3) You can't easily add a secondary dimension to the report. That means it’s comparatively hard to slice the data, if necessary.

Now, let’s look at how the next page visited can be extracted via BigQuery.

SELECT
     t.page_path,
     t.second_page_path,
     count(sessionId) AS total_sessions
FROM (SELECT
     CONCAT(fullVisitorId,"-",STRING(visitStartTime)) AS sessionId,
     hits.hitNumber,
     visitNumber,
     hits.page.pagePath AS page_path,
     LEAD(hits.page.pagePath) OVER (PARTITION BY fullVisitorId, visitStartTime ORDER BY hits.hitNumber) AS second_page_path
FROM
     TABLE_DATE_RANGE([pro-tracker-id.ga_sessions_], TIMESTAMP('2019-01-01'), TIMESTAMP('2019-06-01'))
WHERE
     hits.type="PAGE" AND
     visitNumber = 1) t
WHERE
     t.hits.hitNumber=1 AND page_path = "/page/"
GROUP BY
     t.page_path,
     t.second_page_path
ORDER BY
     total_sessions DESC

Here’s a short query overview.

1) First of all, in the subquery we create a Session ID, which is a combination of fullVisitorId and visitStartTime attributes: CONCAT(fullVisitorId, "-", STRING (visitStartTime)) AS sessionId. This field will be used later to calculate the number of sessions for each next page visited.

2) The next important part is the LEAD function, which helps us to create the second_page_path field.
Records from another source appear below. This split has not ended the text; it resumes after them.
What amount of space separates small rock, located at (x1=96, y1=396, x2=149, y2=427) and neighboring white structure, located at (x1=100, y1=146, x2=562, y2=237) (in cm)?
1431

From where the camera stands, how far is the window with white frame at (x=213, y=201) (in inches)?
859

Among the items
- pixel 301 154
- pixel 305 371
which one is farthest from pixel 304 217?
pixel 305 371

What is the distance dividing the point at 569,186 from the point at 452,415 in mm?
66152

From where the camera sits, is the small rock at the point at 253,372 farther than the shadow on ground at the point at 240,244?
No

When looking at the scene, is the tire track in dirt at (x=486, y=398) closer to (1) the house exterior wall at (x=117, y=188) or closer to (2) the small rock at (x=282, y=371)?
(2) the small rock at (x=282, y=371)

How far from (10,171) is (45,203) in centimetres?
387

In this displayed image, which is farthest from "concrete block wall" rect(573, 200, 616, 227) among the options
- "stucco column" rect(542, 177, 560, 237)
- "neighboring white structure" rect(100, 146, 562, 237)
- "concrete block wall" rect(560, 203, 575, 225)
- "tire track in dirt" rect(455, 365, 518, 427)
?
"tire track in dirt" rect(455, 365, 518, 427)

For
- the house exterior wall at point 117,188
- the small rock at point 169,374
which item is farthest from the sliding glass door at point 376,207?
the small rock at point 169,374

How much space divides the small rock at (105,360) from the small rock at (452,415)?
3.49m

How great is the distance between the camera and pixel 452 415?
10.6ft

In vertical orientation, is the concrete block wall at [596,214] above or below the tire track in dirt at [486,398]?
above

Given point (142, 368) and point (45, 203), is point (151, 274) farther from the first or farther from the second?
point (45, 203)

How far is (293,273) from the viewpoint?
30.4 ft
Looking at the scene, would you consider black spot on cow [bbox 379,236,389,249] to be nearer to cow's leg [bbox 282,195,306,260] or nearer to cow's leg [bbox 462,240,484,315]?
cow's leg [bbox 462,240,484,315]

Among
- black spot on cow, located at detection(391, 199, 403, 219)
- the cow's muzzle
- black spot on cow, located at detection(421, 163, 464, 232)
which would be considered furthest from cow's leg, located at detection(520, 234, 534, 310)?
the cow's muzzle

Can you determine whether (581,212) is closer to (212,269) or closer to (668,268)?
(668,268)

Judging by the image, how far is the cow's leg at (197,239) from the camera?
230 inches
LEAD is a powerful window function which returns the value of the next line in relation to the current one. With each window function, you should use the OVER expression, which can be combined with three optional components.

PARTITION BY – defines which attribute will be used to divide the data. In our case, we use fullVisitorId and visitStartTime.
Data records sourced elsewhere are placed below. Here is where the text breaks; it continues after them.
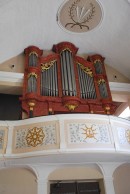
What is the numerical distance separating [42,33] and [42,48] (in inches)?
25.1

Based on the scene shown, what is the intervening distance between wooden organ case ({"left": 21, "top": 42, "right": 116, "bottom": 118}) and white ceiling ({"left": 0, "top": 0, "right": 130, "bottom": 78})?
33 centimetres

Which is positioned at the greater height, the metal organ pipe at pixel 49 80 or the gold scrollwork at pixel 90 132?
the metal organ pipe at pixel 49 80

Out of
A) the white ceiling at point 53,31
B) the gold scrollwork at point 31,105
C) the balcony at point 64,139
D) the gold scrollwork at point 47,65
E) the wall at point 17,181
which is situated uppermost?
the white ceiling at point 53,31

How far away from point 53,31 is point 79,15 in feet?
3.42

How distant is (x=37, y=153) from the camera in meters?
4.68

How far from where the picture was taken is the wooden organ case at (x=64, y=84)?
6.22 m

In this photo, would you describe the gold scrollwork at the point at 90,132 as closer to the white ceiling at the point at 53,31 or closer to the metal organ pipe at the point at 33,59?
the metal organ pipe at the point at 33,59

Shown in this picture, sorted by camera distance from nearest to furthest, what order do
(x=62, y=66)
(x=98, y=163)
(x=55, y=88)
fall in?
(x=98, y=163) < (x=55, y=88) < (x=62, y=66)

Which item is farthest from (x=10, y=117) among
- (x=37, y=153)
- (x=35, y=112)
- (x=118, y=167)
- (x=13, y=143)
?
(x=118, y=167)

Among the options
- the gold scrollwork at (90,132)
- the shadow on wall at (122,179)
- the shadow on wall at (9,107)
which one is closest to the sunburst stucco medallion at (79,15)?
the shadow on wall at (9,107)

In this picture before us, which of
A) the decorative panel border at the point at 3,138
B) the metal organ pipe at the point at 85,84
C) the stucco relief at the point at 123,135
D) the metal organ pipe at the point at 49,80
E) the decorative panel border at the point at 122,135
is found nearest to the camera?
the decorative panel border at the point at 3,138

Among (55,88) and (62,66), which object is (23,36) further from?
(55,88)

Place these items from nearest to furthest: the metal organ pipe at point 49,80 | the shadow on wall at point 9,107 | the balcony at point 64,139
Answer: the balcony at point 64,139 < the metal organ pipe at point 49,80 < the shadow on wall at point 9,107

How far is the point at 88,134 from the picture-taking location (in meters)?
4.93
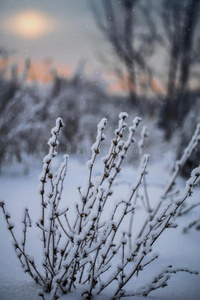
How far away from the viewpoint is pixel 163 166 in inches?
282

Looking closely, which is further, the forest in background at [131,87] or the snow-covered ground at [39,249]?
the forest in background at [131,87]

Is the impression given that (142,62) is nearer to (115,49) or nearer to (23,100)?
(115,49)

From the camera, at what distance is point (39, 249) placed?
2520 mm

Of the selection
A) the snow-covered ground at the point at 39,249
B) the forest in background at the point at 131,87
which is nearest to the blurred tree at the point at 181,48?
the forest in background at the point at 131,87

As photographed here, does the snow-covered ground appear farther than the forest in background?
No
ORDER BY – controls the order of rows in the subset. In the example above, we order the rows by the hits.hitNumber field.

WINDOW FRAME – defines which group of rows will be processed. It isn’t used in our subquery.

3) Please pay attention to the condition WHERE … visitNumber = 1. This allows us to analyze the new users only.

4) In the top-level query, we select only those sessions where a particular page visit was the first hit, so that we can consider only those cases where a user has entered the website through that page (t.hits.hitNumber=1).

5) Finally, in the same top-level query, we count the number of sessions.

Result of the next page query

Thank you for your attention, and feel free to reuse the above query!